The noise grew. Everywhere you looked Newcastle fans were on their feet, United, at last, in song. St James’ Park was rocking, a noise that carried down from the cathedral at the top of the hill, down through the city. It felt like a celebration. It wasn’t. Newcastle – facing Tottenham Hotspur on the last day of the 2015/16 Premier League season – had already been relegated.
The fervent atmosphere was instead a final call of support for the manager, Rafa Benitez. It was only his tenth game in charge – not enough time for him to steer Newcastle clear of relegation – yet the St James’ crowd were imploring him to stay. The Spaniard had fallen into the hearts of the people of Tyneside. Spurs – second in the league before kick-off – were beaten 5-1. A club was stirring back to life.
The job at hand though, was galvanise and resurrect a club and its football obsessed city. He had to strip away years of neglect, breathe life into flawed structures, clear dressing rooms, rebuild belief, attempt to give the people of Newcastle their pride back.
Rafa’s Way tells the story of the remarkable Championship campaign that followed, the turnaround in the fortunes of Newcastle United and the dramatic promotion. It charts Benitez’s overhaul of everything within a troubled club, his impact on its city, and how he immersed himself in a community that persuaded him to stay, and could not bear to see him leave.
Rafa’s Way talks in-depth to Benitez, about his beliefs and the challenge he faced, to the players, the key men in black and white stripes who made Newcastle United champions, and delves into the very heart of a football club as it emerged from the ashes.

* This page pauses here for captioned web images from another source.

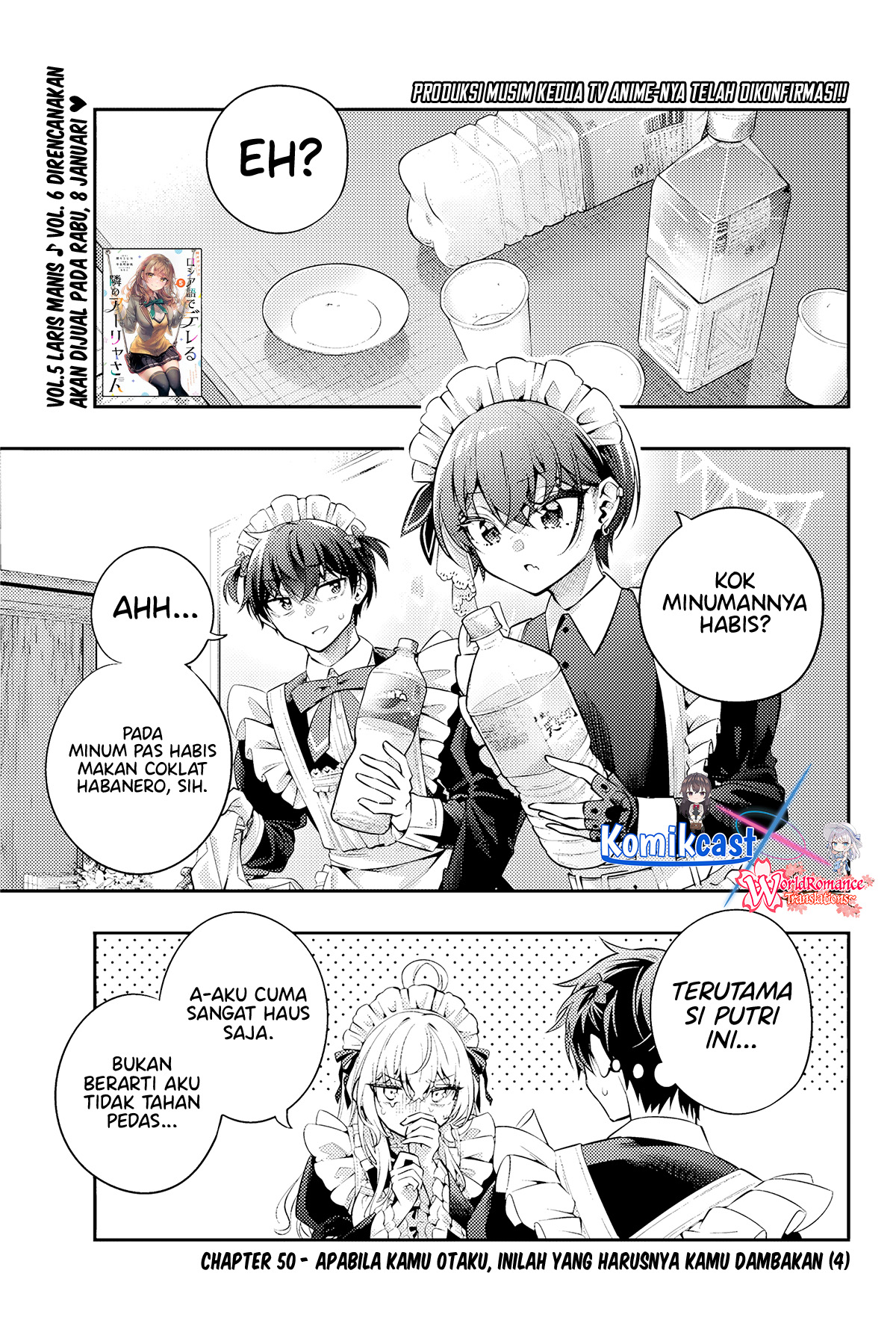 Tokidoki Bosotto Roshiago de Dereru Tonari no Alya-san Chapter 50 Gambar 2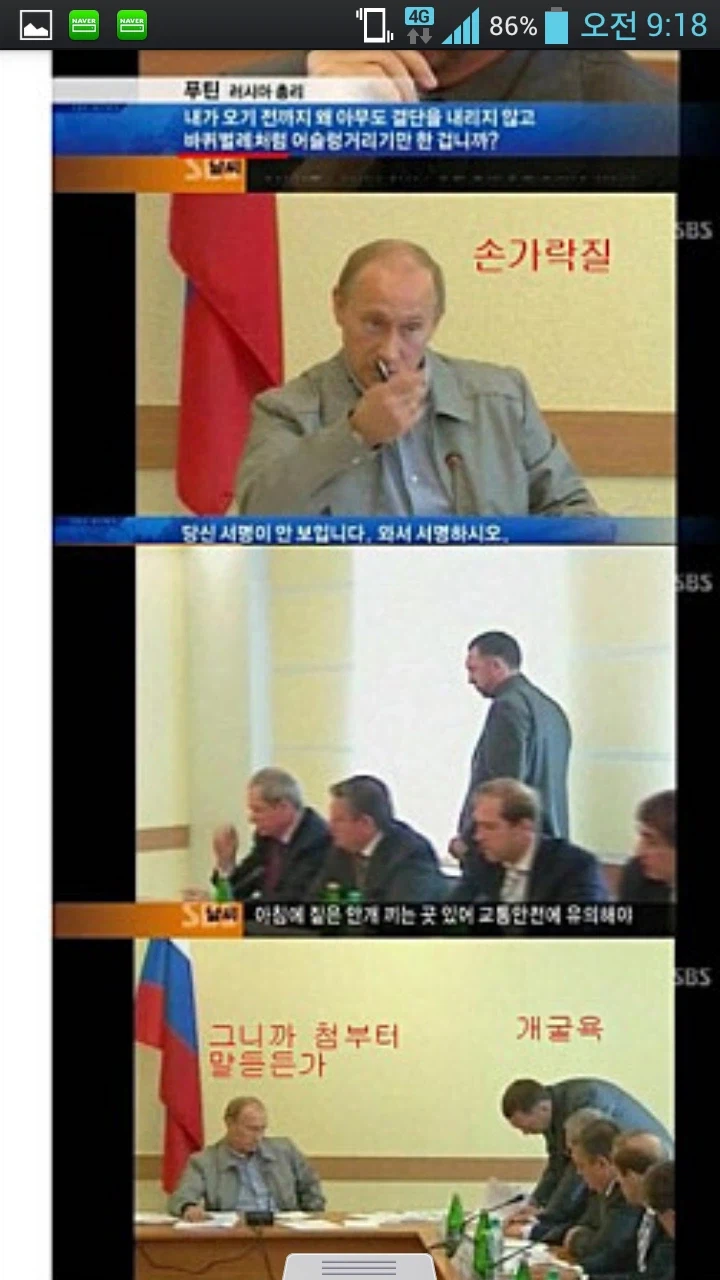 지금보면 그저 웃음만 나오는 푸틴짤_2.webp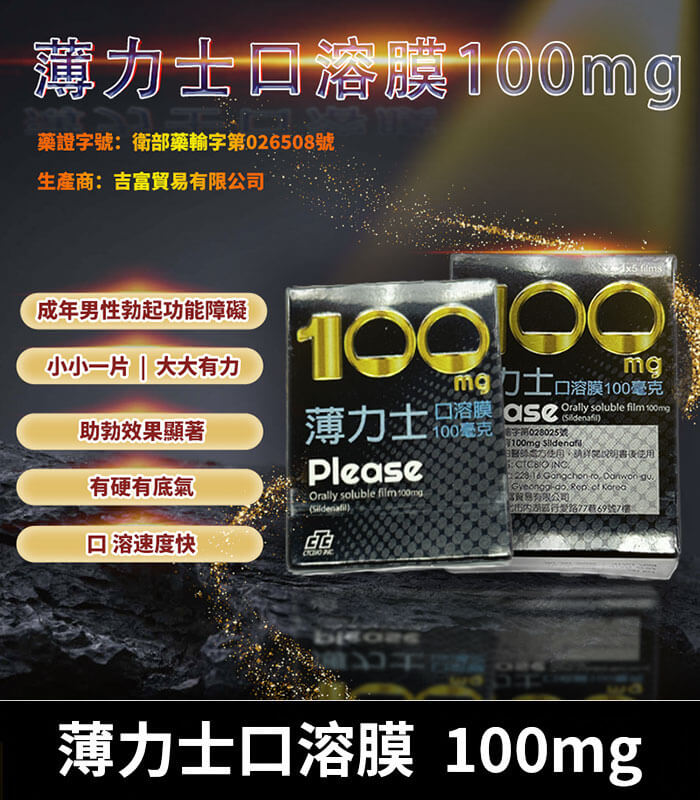 薄力士-100mg 薄力士 Please 100mg|Sildenafil 口溶膜 5片裝【全球購】:圖片 1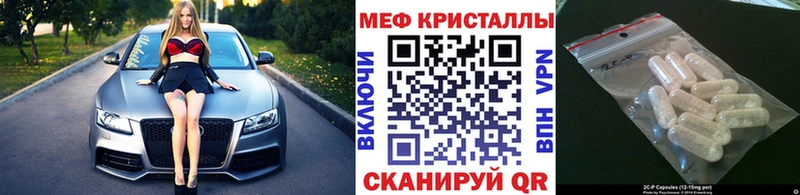 МЕФ  Домодедово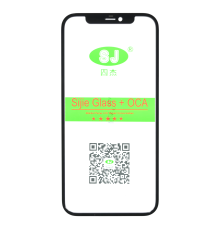 Скло дисплея iPhone 12 з OCA black (SJ) PLS-00-00104415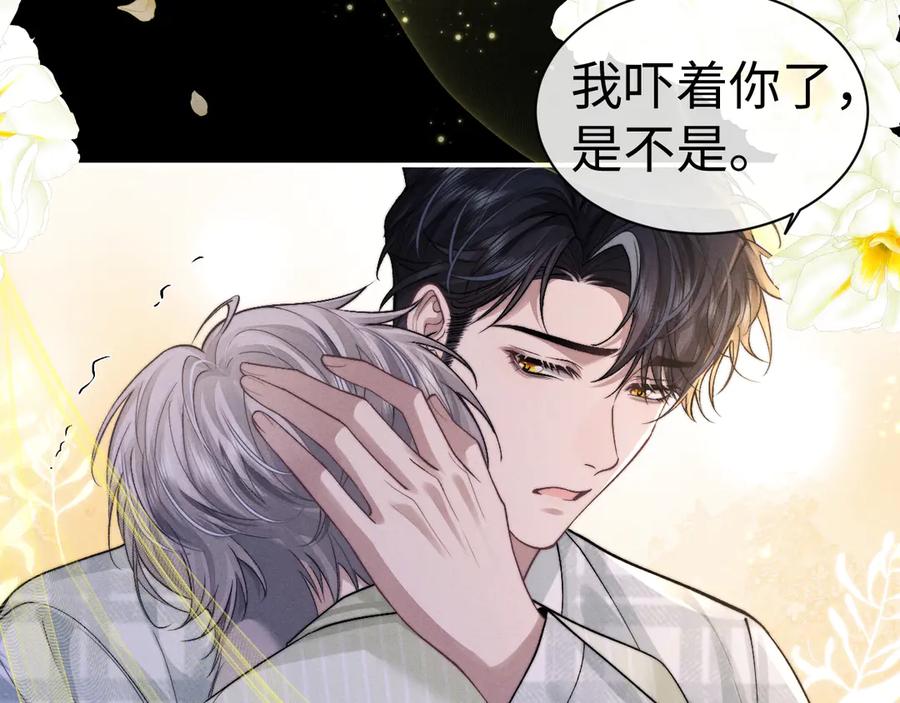 垂耳执事 第146话 第60页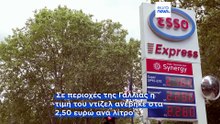 Γαλλία: Τα φθηνά καύσιμα της TotalEnergies προκαλούν αντιδράσεις ανταγωνιστών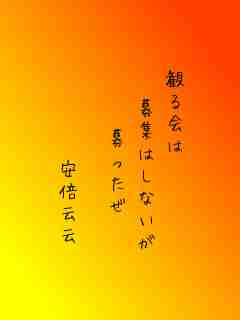 川柳イメージ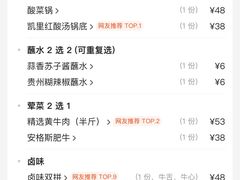 -火塘云南烧烤大排档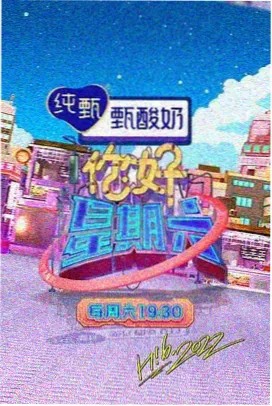 声生不息 综艺磁力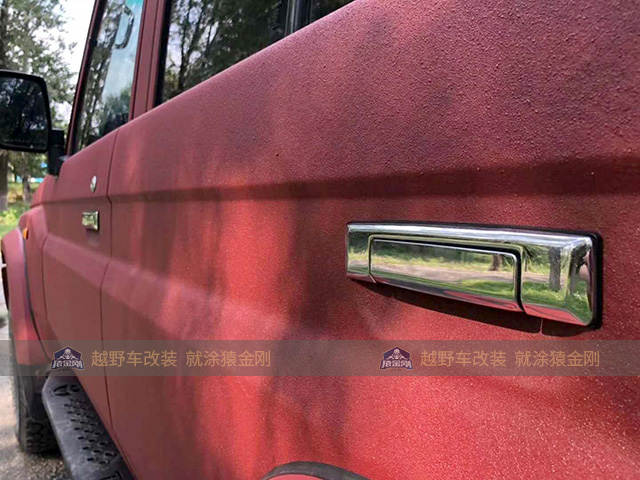 澳门免费原料网挂牌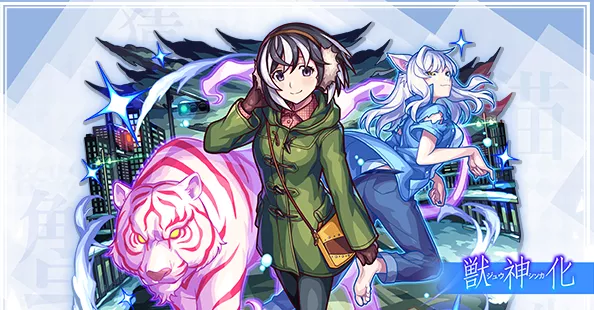 物語シリーズコラボ(羽川翼PU)のガチャシミュレーターのサムネイル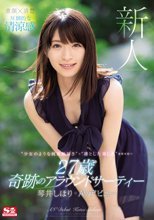 新人NO.1STYLE 琴井しほりAVデビュー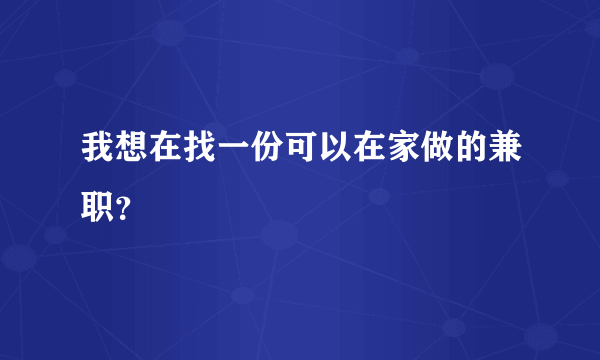 我想在找一份可以在家做的兼职？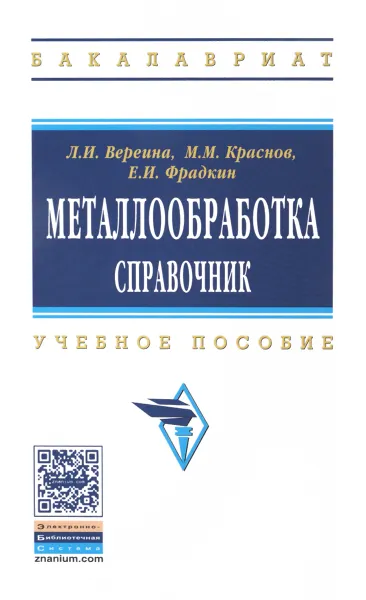 Обложка книги Металлообработка. Справочник. Учебное пособие, Л. И. Вереина, М. М. Краснов, Е. И. Фрадкин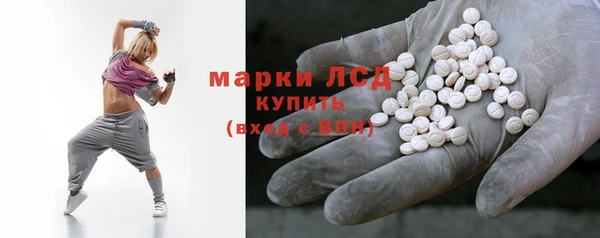 героин Алексеевка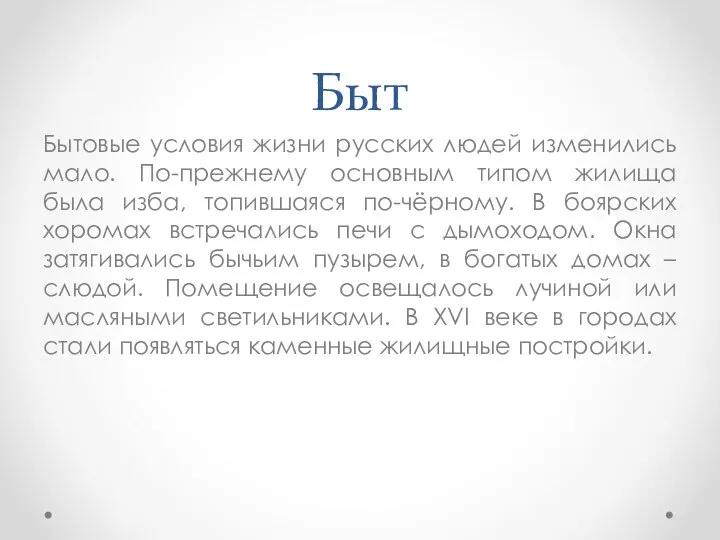 Быт Бытовые условия жизни русских людей изменились мало. По-прежнему основным типом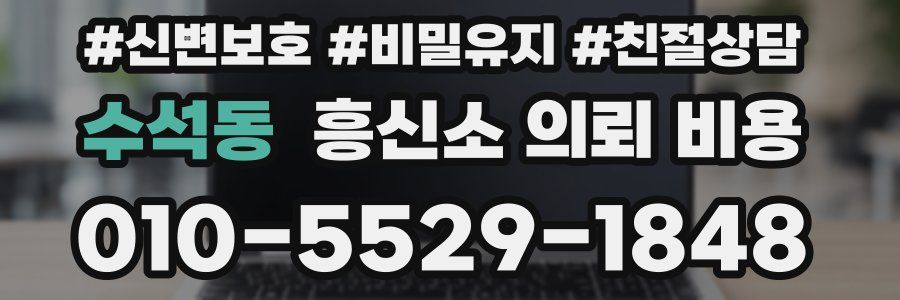 수석동 흥신소 의뢰 비용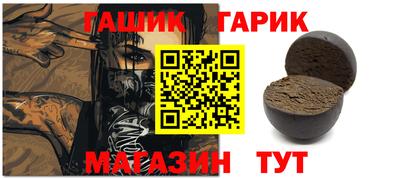 МДМА Славянск-на-Кубани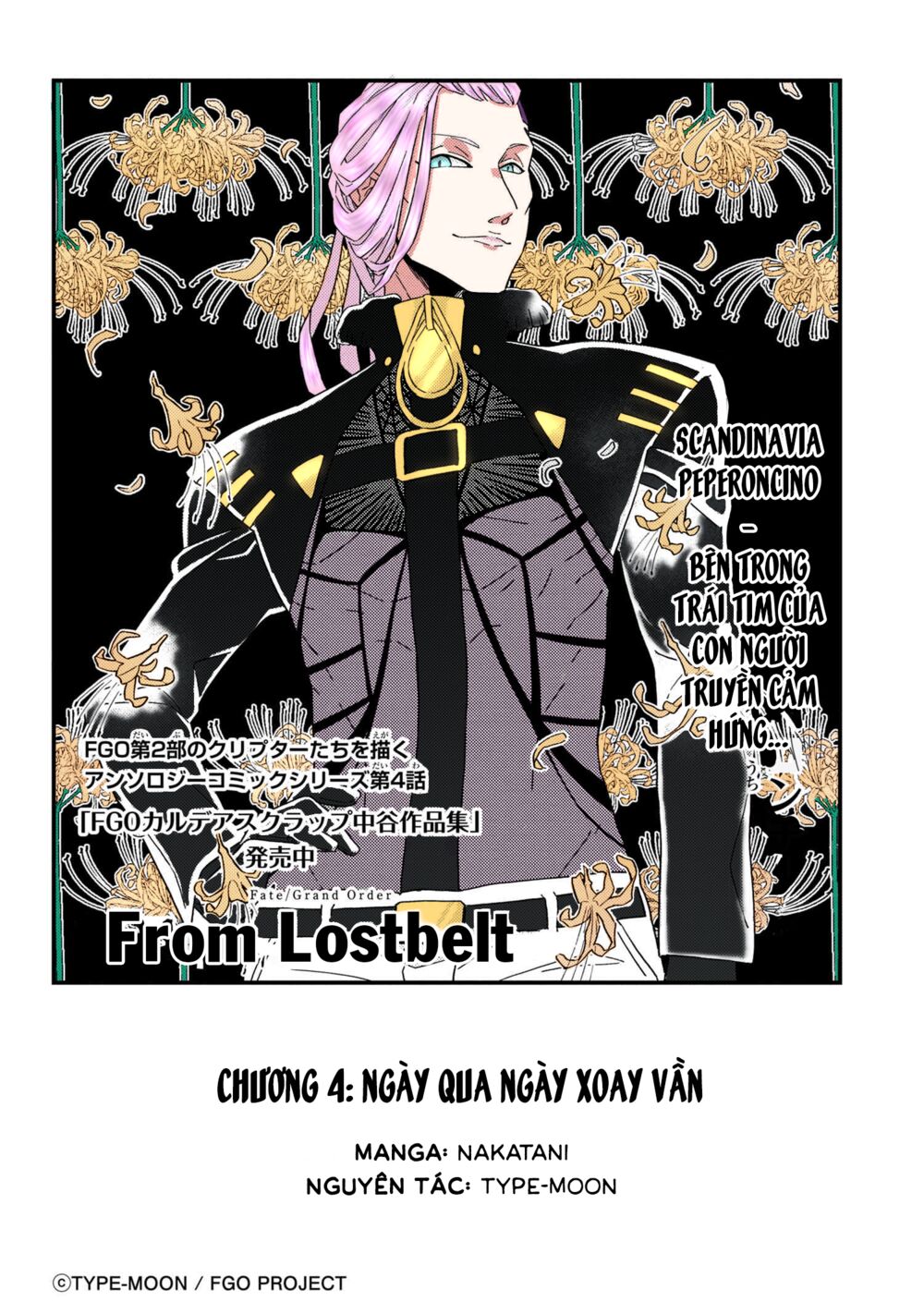 Fate/Grand Order Chaldea Scrap chapter 4 - Trang 3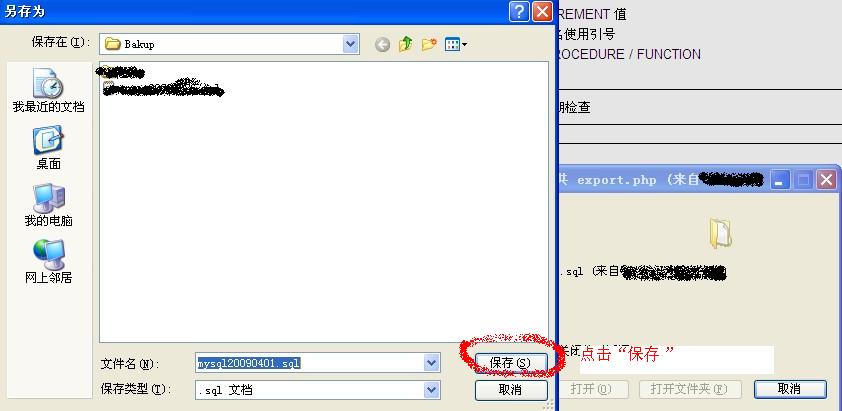 linux上備份網站和數據庫的方法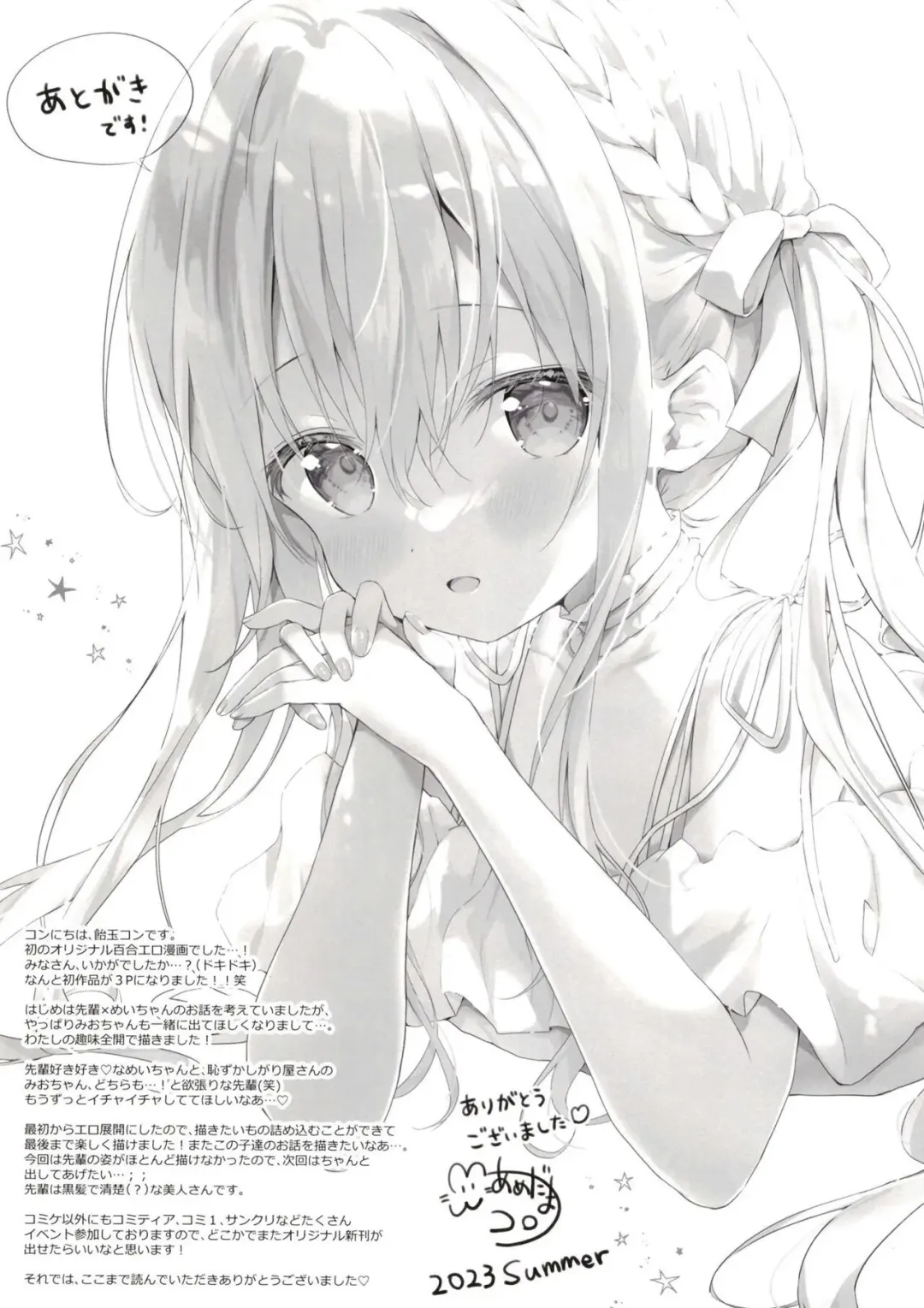 [Amedamacon] Kouhai-chan to Echi Echi Ouchi Date Fhentai - Page 13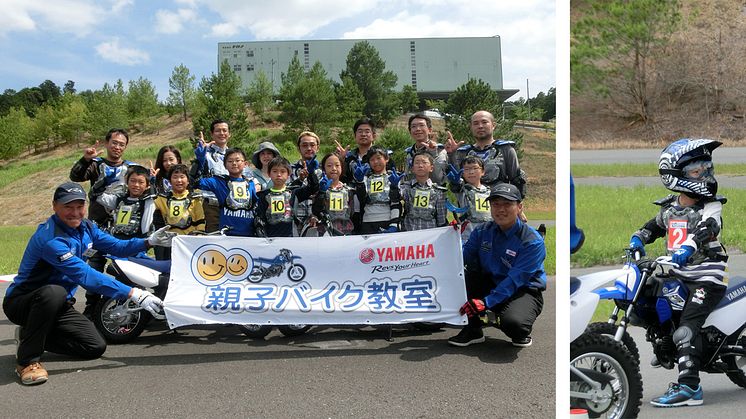 親子バイク教室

If you are a Newcastle United fan you will have lived through several surges of emotion, happy and de spirited as you followed the fortunes of the Magpies over the decades. This book is for those who need to be reminded that the club, with its millionaire owner and bank balance focussed existence is made up of real people. One success of the book is that Rafael Benitez gave the author access to the club's staff and players to such an extent that we hear different people's stories as we go along. But the biggest surprise is the amount of time Rafa gave of himself, in what must be a landmark in his fabulous career. The words used all seem to be those of the personalities interviewed. We hear Rafa's Hispanic intonation in the way he puts his sentences together, at times a bit unusually. Some of the text is so obviously someone's speech that at times you have to reread a phrase to get the sense behind it. But that's a good thing in this case. It is a book of people's feelings about a club and its recent history that matters to them. The question is begged, what would have happened if the campaign had not been a success? Or more likely had turned out into another one of great hopes and dreams being let down by the cold dawn of reality in England's most northerly league club? A book that you need a reason to read maybe. As biographies go it may not be a great one, and arguably is not meant to be. It is written by a journalist and tells it like it is, at least from one standpoint. But it pretends no more, and all the better for it! It may lack the passion of the broken dreams of the Keegan era, and may not tell much more than be the temporary resurrection of a club on a slow downward spiral climbing back up a rung of the ladder of success and respectability, but it is still worth a read if you love the club and are crying out for a return to the good times you once remember if not lived. I enjoyed it.
Hardy’s third book on Newcastle United covers the meticulous nature of Rafa Benitez, and how, despite a dreadful owner, he reconnected the club to its fan base, as he plotted Newcastle’s instant promotion back to the Premier League.